### Document section
Dataset Cleaning Best Practices¶

A practical guide to cleaning messy data before analysis or model training.

The 80/20 Rule¶

Data scientists spend ~80% of their time cleaning data. These steps catch 80% of issues:

1. Profile first¶

Before cleaning anything, profile your data to understand what you're working with:

How many rows and columns?
What are the data types?
How many nulls per column?
Are there duplicate rows?
What are the value distributions?

Use our Data Profiler for instant profiling.

2. Remove duplicates¶

Exact duplicate rows are almost always errors.

-- Find duplicates
SELECT *, COUNT(*) as cnt FROM data GROUP BY ALL HAVING cnt > 1;

-- Remove them
CREATE TABLE clean AS SELECT DISTINCT * FROM data;

3. Handle missing values¶

Strategy	When to use
Drop rows	< 5% nulls, rows are independent
Fill with mean/median	Numeric columns, MCAR (missing completely at random)

### Problem set
A. Reproduce the passage of the data cleaning guide from "3. Handle missing" to "completely at random)" word for word.
B. Continue the data cleaning guide from the point where it stops.

### Provided records
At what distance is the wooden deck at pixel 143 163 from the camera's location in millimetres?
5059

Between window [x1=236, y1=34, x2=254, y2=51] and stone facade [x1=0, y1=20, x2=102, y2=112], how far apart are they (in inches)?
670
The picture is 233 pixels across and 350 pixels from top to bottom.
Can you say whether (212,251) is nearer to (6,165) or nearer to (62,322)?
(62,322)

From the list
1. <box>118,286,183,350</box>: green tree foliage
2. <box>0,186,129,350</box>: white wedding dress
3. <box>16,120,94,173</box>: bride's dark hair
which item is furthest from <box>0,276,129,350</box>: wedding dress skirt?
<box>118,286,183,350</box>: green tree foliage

---

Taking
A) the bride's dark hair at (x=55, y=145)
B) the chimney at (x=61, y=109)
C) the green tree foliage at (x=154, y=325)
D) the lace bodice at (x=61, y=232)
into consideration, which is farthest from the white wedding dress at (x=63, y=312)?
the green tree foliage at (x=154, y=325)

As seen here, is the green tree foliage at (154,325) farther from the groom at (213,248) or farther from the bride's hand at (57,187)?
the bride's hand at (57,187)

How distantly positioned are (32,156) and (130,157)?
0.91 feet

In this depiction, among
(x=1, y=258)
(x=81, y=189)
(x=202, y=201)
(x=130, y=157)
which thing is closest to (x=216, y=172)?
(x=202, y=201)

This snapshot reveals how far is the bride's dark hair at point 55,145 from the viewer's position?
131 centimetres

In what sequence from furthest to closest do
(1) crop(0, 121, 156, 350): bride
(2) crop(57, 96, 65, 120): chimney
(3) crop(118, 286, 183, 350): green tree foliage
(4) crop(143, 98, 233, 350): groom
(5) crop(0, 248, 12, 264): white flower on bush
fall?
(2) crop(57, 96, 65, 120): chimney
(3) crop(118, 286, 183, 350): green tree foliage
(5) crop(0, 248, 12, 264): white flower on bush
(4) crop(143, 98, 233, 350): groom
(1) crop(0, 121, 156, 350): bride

* * *

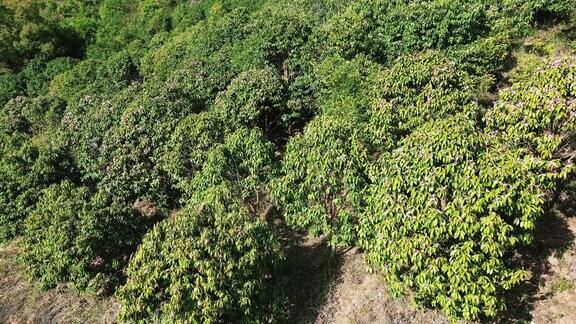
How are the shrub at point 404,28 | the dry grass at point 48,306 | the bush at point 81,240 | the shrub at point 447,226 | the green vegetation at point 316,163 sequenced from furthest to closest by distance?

### Outputs by task
A.
3. Handle missing values¶

Strategy	When to use
Drop rows	< 5% nulls, rows are independent
Fill with mean/median	Numeric columns, MCAR (missing completely at random)

B.
Fill with mode	Categorical columns
Fill with "Unknown"	Categorical, missingness is informative
Forward/backward fill	Time series
Drop column	> 50% nulls, not critical

4. Fix data types¶

Common issues: - Numbers stored as strings ("123" instead of 123) - Dates as strings ("2024-01-15" instead of DATE) - Booleans as strings ("true"/"false") - Mixed types in same column

5. Trim whitespace¶

Leading/trailing spaces cause invisible duplicate categories: - "London " ≠ "London" ≠ " London"

6. Standardize categories¶

Inconsistent casing: "usa", "USA", "Us"
Abbreviations: "CA", "California", "Calif."
Typos: "Londn", "Londnon"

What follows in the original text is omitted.